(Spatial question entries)
◇ ◇ ◇ ◇ ◇ ◇ ◇

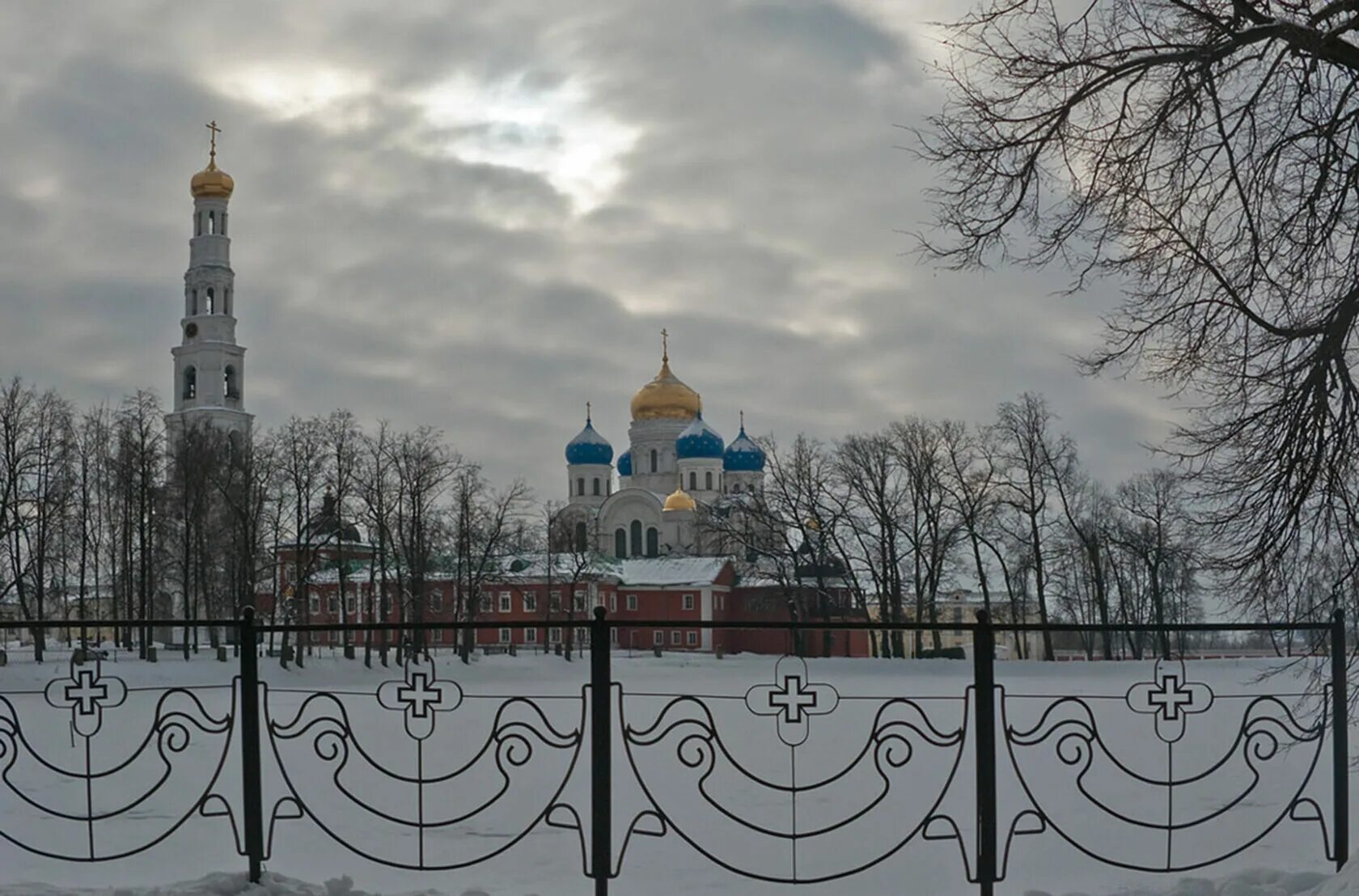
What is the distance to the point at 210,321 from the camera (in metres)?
52.4

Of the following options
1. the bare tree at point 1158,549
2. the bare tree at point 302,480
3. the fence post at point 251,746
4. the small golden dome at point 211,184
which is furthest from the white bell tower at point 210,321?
the fence post at point 251,746

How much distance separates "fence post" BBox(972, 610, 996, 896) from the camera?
19.0ft

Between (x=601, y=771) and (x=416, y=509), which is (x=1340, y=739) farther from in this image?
(x=416, y=509)

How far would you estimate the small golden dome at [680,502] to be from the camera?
63.8 meters

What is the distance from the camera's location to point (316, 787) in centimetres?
1112

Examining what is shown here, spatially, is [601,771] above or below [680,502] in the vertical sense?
below

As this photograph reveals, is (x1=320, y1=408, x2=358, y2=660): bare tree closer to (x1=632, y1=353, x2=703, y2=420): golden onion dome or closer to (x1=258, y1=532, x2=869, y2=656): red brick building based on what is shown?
(x1=258, y1=532, x2=869, y2=656): red brick building

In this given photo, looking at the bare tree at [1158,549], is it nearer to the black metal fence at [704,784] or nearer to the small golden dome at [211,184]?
the black metal fence at [704,784]

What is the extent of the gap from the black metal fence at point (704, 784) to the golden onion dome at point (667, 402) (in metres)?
50.8

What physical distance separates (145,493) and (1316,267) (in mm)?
31590

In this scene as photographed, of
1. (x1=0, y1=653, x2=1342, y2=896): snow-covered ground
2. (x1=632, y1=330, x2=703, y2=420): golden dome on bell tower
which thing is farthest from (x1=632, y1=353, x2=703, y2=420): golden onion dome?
(x1=0, y1=653, x2=1342, y2=896): snow-covered ground

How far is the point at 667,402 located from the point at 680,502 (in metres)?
5.76

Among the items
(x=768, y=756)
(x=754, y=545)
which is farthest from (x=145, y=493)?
(x=768, y=756)

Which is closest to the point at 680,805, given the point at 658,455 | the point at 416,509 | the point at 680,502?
the point at 416,509
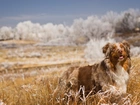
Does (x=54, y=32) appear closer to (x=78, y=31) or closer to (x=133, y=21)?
(x=78, y=31)

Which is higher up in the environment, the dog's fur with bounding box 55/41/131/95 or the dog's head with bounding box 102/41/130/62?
the dog's head with bounding box 102/41/130/62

◇ ◇ ◇ ◇ ◇ ◇ ◇

**Goal of the exercise:** Reproduce all of the records above word for word, leaving out the pictures.

**Solved problem:**
What is the distance to the point at 210,321 from the camera (in metres)?
52.4

Of the following options
1. the bare tree at point 1158,549
2. the bare tree at point 302,480
3. the fence post at point 251,746
4. the small golden dome at point 211,184
which is furthest from the white bell tower at point 210,321?
the fence post at point 251,746

How much distance separates "fence post" BBox(972, 610, 996, 896) from the camera?
19.0ft

Between (x=601, y=771) and (x=416, y=509), which is (x=1340, y=739) farther from in this image?
(x=416, y=509)

How far would you estimate the small golden dome at [680,502] to be from the camera?
63.8 meters

What is the distance from the camera's location to point (316, 787) in centimetres?
1112

Examining what is shown here, spatially, is [601,771] above or below [680,502] in the vertical sense?
below

As this photograph reveals, is (x1=320, y1=408, x2=358, y2=660): bare tree closer to (x1=632, y1=353, x2=703, y2=420): golden onion dome or closer to (x1=258, y1=532, x2=869, y2=656): red brick building based on what is shown?
(x1=258, y1=532, x2=869, y2=656): red brick building

In this given photo, looking at the bare tree at [1158,549], is it nearer to the black metal fence at [704,784] or nearer to the small golden dome at [211,184]?
the black metal fence at [704,784]

What is the extent of the gap from the black metal fence at point (704, 784) to the golden onion dome at point (667, 402) (in metres)?
50.8

What physical distance separates (145,493) and (1316,267) (in mm)?
31590

In this scene as photographed, of
1. (x1=0, y1=653, x2=1342, y2=896): snow-covered ground
2. (x1=632, y1=330, x2=703, y2=420): golden dome on bell tower
which thing is farthest from (x1=632, y1=353, x2=703, y2=420): golden onion dome?
(x1=0, y1=653, x2=1342, y2=896): snow-covered ground

How far is the point at 667,402 located from the point at 680,502 (in metres)?
5.76

Among the items
(x=768, y=756)
(x=754, y=545)
which is farthest from (x=145, y=493)?
(x=768, y=756)

Which is closest to the point at 680,805, given the point at 658,455 | the point at 416,509 | the point at 680,502?
the point at 416,509
Does (x=54, y=32) appear closer to (x=78, y=31) or closer to (x=133, y=21)?
(x=78, y=31)

Which is higher up in the environment, the dog's fur with bounding box 55/41/131/95 or the dog's head with bounding box 102/41/130/62?
the dog's head with bounding box 102/41/130/62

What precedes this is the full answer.